• Textauszug:
□ □ □ □

Der Verfassungsgerichtshof für das Land Nordrhein-Westfalen in Münster hat am 07.07.2020 zum Aktenzeichen VerfGH 88/20 entschieden, dass das Erfordernis der Beibringung von sogenannten Unterstützungsunterschriften für die diesjährigen Kommunalwahlen nicht ausgesetzt wird.
Aus der Pressemitteilung des VerfGH NRW vom 10.07.2020 ergibt sich:
Der Bezirksverband Ruhr-Westfalen der Deutschen Kommunistischen Partei hatte begehrt, das Erfordernis der Beibringung von sogenannten Unterstützungsunterschriften für die diesjährigen Kommunalwahlen auszusetzen. Nach § 15 Abs. 2 Satz 3 des Kommunalwahlgesetzes müssen Wahlvorschläge von Parteien und Wählergruppen, die nicht ununterbrochen in der zu wählenden Vertretung, der Vertretung des zuständigen Kreises, im Landtag oder aufgrund eines Wahlvorschlags aus dem Land im Bundestag vertreten sind, je nach Größenordnung des Wahlbezirks von bis zu 20 Wahlberechtigten aus dem jeweiligen Wahlbezirk persönlich und handschriftlich unterzeichnet sein. Die Reservelisten solcher Parteien und Wählergruppen müssen von einem Tausendstel der Wahlberechtigten der jeweiligen Kommunen, und zwar mindestens von fünf und höchstens von 100 Wahlberechtigten, unterschrieben sein. Die Wahlvorschläge und Reservelisten müssen spätestens am 59. Tag vor der Wahl (hier: 16.07.2020), 18 Uhr, beim Wahlleiter eingereicht werden (§ 15 Abs. 1 Satz 1 Kommunalwahlgesetz). Am 03.06.2020 trat das Gesetz zur Durchführung der Kommunalwahlen 2020 in Kraft, mit dem der Landesgesetzgeber auf mögliche Auswirkungen der Corona-Pandemie auf die anstehenden Kommunalwahlen reagierte. Nach § 6 des Gesetzes zur Durchführung der Kommunalwahlen 2020 können Wahlvorschläge und Reservelisten nicht nur bis zum 59. Tag, sondern bis zum 48. Tag vor der Wahl (hier: 27.07.2020), 18 Uhr, beim Wahlleiter eingereicht werden. Ferner wurde die Anzahl der notwendigen Unterstützungsunterschriften für Wahlbezirksvorschläge und Reservelisten auf 60% der sonst erforderlichen Quoren gesenkt (vgl. §§ 7 und 8 des Gesetzes zur Durchführung der Kommunalwahlen 2020). Der Antragsteller hat im Wesentlichen geltend gemacht, die Regelungen über die Beibringung von Unterstützungsunterschriften verletzten ihn in seinem Recht auf Wahlrechts- und Chancengleichheit. Der mit diesen wahlrechtlichen Zulassungsbeschränkungen verbundene Eingriff in die genannten Rechte könne verfassungsrechtlich nicht gerechtfertigt werden. Auch die abgesenkten Quoren seien noch unangemessen hoch. Erst recht sei die Chancengleichheit unter den aktuellen Bedingungen der Corona-Pandemie verletzt, weil die Möglichkeit, in den einzelnen Wahlbezirken die erforderlichen Unterschriften zu sammeln, erheblich eingeschränkt sei.

□ □ □ □

• Datenauszüge:
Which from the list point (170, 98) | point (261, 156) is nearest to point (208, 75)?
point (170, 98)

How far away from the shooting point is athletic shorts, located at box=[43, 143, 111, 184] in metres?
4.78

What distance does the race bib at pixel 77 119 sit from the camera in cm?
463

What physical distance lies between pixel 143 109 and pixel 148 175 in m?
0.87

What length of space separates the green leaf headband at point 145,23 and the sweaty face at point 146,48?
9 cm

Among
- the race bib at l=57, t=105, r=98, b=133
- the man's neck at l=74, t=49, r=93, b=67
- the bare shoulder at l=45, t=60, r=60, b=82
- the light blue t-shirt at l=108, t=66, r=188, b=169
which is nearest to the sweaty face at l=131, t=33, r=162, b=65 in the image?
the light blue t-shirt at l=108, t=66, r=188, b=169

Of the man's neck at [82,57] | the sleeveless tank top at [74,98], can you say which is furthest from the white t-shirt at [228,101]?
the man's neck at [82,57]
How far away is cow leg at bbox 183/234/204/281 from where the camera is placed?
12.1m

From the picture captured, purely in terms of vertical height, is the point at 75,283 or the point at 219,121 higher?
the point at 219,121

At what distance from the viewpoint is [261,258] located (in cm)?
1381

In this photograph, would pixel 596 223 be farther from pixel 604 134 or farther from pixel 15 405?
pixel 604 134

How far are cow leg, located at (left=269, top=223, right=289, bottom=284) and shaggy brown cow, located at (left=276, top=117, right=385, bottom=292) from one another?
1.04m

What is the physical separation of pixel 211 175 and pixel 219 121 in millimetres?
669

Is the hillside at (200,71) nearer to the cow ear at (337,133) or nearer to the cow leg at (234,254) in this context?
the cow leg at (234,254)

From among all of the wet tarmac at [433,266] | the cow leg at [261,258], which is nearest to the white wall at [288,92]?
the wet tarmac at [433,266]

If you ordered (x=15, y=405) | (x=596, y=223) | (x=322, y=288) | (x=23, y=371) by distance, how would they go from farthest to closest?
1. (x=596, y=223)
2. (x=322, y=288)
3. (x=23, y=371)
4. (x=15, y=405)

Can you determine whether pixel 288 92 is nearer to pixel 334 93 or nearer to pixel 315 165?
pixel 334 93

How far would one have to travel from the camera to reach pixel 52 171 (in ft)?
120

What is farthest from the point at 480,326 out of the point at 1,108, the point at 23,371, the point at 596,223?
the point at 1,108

□ □ □ □

• Arbeitsanweisungen:
a) Übertragen Sie diesen Satz aus dem Textauszug ins Englische: „Am 03.06.2020 trat das Gesetz zur Durchführung der Kommunalwahlen 2020 in Kraft, mit dem der Landesgesetzgeber auf mögliche Auswirkungen der Corona-Pandemie auf die anstehenden Kommunalwahlen reagierte.“
b) Geben Sie aus dem Textauszug den Abschnitt von „Der Verfassungsgerichtshof für“ bis „nicht ausgesetzt wird.“ wortgetreu wieder.

• Erwartete Antworten:
a) On June 3, 2020, the Act on the Conduct of the 2020 Municipal Elections entered into force, through which the state legislature responded to possible effects of the coronavirus pandemic on the upcoming municipal elections.

b)
Der Verfassungsgerichtshof für das Land Nordrhein-Westfalen in Münster hat am 07.07.2020 zum Aktenzeichen VerfGH 88/20 entschieden, dass das Erfordernis der Beibringung von sogenannten Unterstützungsunterschriften für die diesjährigen Kommunalwahlen nicht ausgesetzt wird.